Das geplante Einwanderungsgesetz hat Mängel, sagt der SPD-Migrationsexperte Aziz Bozkurt. Er fordert eine wirkliche Willkommenskultur.

Zuwanderung gegen Fachkräftemangel: Medizinisches Fachpersonal mit Migrationshintergrund
Simone Schmollack
Interview von Simone Schmollack

taz: Herr Bozkurt, am Montag hat sich die Koalition auf Eckpunkte für ein Fachkräftezuwanderungsgesetz geeinigt. Ist das jetzt das glückliche Ende einer glücklosen Debatte?

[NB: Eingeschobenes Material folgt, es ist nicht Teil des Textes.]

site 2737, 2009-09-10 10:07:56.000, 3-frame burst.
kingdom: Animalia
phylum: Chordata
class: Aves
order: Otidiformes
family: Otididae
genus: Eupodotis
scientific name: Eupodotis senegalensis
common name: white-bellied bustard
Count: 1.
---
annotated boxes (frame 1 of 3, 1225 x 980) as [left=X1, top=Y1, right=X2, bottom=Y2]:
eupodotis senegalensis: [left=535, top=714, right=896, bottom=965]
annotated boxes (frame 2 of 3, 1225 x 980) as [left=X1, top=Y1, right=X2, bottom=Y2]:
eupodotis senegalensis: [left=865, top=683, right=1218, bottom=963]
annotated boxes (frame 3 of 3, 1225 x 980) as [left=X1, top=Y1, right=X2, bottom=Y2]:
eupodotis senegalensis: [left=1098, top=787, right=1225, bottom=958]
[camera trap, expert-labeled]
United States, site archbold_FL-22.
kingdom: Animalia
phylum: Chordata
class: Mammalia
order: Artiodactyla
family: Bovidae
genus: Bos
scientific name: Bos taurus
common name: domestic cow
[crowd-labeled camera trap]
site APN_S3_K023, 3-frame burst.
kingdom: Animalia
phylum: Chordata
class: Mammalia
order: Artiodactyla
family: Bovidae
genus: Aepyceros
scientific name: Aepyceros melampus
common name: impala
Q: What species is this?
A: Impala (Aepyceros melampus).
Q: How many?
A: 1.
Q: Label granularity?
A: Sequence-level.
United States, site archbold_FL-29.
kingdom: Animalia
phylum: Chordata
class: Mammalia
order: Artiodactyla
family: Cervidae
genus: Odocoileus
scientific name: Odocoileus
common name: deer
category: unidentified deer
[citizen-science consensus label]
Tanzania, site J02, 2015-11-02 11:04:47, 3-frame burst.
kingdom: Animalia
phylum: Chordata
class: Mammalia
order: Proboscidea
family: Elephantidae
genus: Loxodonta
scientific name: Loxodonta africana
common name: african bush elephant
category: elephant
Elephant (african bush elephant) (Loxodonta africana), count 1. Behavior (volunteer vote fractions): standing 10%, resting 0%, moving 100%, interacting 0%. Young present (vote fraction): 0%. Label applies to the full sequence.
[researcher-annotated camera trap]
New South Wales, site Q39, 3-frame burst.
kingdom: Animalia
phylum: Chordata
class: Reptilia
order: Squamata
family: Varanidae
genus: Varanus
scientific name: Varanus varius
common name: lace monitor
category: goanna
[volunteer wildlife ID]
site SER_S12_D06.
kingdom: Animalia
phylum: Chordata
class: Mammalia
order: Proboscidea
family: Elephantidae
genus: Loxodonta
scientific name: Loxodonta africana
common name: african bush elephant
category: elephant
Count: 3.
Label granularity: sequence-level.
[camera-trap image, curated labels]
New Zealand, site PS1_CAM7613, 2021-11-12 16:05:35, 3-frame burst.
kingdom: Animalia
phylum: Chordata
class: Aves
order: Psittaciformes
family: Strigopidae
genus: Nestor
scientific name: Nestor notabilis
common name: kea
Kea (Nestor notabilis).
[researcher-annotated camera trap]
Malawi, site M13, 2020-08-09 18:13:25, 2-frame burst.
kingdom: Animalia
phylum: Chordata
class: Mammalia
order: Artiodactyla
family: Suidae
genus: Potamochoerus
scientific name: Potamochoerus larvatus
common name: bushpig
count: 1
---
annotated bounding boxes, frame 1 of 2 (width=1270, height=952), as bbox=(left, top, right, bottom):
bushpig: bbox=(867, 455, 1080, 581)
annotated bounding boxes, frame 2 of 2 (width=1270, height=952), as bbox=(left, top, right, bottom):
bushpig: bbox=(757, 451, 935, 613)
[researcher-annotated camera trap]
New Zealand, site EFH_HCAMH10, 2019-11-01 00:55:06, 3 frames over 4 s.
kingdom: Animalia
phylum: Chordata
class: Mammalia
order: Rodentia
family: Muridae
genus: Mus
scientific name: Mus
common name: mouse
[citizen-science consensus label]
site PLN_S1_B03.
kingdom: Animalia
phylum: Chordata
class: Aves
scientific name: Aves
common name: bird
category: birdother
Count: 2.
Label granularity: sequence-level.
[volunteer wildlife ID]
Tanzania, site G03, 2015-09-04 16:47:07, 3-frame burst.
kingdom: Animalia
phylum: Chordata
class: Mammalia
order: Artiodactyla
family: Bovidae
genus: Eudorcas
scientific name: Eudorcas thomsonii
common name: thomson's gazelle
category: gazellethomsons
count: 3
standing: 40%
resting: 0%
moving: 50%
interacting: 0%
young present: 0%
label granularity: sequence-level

Aziz Bozkurt: Auf der symbolischen Ebene ist erst einmal ein erfolgreicher Endpunkt gesetzt.

Das Gesetz bedient Symbolpolitik?

Symbolisch meint, dass die SPD die Union nach längerer Diskussion zum Einlenken gebracht hat und jetzt endlich ein Eckpunktepapier vorliegt. Aber inhaltlich reizt das Papier noch nach lange nicht das aus, was es ausreizen könnte.

Weil das Gesetz vorrangig Hochschulkader und Facharbeiter*innen mit einer festen Jobzusage einlädt, nach Deutschland zu kommen?

Es ist fraglich, ob die hiesige Wirtschaft dadurch jene Fachkräfte bekommt, die sie braucht. Auch frühere Werbeversuche wie mit der Bluecard haben nicht funktioniert. An dieser Stelle geht das Gesetz also nicht weit genug.

Jetzt dürfen allerdings Menschen für sechs Monate herkommen und einen Job suchen.

Das ist ein Fortschritt, ja.

Im Interview: Aziz Bozkurt

36, ist Informatiker und Bundesvorsitzender der Arbeitsgemeinschaft Migration und Vielfalt in der SPD.

In dieser Zeit dürfen sie allerdings keine Sozialleistungen beziehen.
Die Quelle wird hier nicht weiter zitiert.